Identify every line below that contains the string "wide", and copy each such line in full. Matching is case-sensitive.

Data in this exercise =>

== == ==

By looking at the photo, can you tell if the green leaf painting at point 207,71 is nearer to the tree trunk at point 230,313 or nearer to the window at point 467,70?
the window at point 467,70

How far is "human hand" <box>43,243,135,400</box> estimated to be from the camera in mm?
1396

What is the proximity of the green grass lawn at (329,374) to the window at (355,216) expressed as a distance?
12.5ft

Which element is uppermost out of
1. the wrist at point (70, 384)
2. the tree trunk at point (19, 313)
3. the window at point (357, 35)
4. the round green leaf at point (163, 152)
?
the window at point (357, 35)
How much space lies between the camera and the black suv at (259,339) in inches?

== == ==

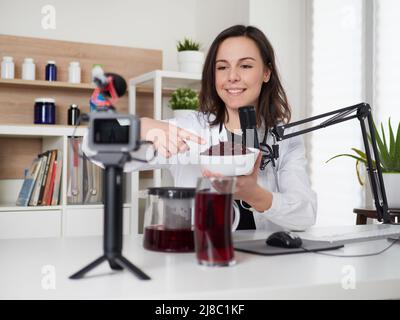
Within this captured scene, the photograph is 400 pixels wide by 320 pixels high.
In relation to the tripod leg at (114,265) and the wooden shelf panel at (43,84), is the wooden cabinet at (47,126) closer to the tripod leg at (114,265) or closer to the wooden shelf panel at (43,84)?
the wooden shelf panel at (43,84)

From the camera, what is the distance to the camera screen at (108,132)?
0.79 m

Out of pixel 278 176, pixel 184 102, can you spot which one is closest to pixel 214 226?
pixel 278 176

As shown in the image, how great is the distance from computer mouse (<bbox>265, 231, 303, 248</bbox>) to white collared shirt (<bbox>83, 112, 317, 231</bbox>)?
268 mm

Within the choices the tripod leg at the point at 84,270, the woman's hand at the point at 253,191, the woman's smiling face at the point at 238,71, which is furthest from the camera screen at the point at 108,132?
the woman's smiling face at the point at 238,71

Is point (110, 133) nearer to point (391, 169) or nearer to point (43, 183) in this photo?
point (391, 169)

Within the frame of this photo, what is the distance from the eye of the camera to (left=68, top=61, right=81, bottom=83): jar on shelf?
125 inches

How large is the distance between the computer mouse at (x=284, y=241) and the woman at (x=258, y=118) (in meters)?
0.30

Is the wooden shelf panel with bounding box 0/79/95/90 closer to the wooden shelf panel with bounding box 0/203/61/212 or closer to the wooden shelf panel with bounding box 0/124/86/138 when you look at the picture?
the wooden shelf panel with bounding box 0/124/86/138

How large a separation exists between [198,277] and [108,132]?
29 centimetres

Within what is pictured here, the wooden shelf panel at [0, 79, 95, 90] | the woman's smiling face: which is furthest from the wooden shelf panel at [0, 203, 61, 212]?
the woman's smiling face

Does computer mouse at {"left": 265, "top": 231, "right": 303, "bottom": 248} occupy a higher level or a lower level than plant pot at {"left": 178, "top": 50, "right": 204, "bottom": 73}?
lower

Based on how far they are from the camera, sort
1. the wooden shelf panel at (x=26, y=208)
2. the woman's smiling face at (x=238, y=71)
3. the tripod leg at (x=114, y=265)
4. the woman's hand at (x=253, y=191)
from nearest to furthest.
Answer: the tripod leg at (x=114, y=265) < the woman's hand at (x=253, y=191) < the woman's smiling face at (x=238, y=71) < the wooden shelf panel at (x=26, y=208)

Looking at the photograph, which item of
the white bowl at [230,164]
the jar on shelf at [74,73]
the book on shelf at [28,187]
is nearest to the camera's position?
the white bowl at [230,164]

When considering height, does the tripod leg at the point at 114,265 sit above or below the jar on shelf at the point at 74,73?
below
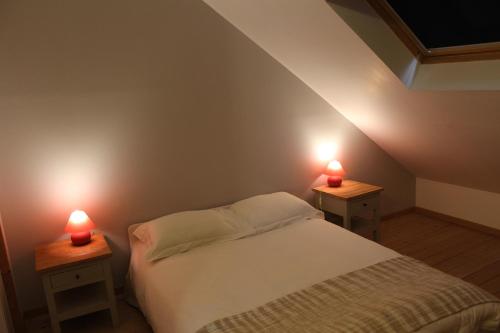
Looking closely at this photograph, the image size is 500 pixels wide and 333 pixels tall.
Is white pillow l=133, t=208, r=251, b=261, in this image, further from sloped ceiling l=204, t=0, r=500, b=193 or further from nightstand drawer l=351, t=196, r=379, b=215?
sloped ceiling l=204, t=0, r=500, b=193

== == ==

Completed exercise =>
Within this captured scene, the photograph is 400 pixels wide by 320 pixels high.
Looking closely at this photograph, the image size is 500 pixels wide and 333 pixels tall.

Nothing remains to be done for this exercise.